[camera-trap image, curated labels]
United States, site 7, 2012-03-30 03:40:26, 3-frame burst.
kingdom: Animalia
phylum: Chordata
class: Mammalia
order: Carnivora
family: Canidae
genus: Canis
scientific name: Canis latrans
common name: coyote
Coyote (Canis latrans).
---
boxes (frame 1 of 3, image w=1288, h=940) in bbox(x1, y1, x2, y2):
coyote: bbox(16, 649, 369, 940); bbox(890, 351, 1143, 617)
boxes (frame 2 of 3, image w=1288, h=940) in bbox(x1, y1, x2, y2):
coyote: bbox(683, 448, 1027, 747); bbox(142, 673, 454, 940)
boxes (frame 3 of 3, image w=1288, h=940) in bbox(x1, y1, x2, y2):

→ Prompt
Which lines run from the one containing "order: Carnivora" to the end of the data? Output them exactly, with nothing added.

→ Response
order: Carnivora
family: Canidae
genus: Canis
scientific name: Canis latrans
common name: coyote
Coyote (Canis latrans).
---
boxes (frame 1 of 3, image w=1288, h=940) in bbox(x1, y1, x2, y2):
coyote: bbox(16, 649, 369, 940); bbox(890, 351, 1143, 617)
boxes (frame 2 of 3, image w=1288, h=940) in bbox(x1, y1, x2, y2):
coyote: bbox(683, 448, 1027, 747); bbox(142, 673, 454, 940)
boxes (frame 3 of 3, image w=1288, h=940) in bbox(x1, y1, x2, y2):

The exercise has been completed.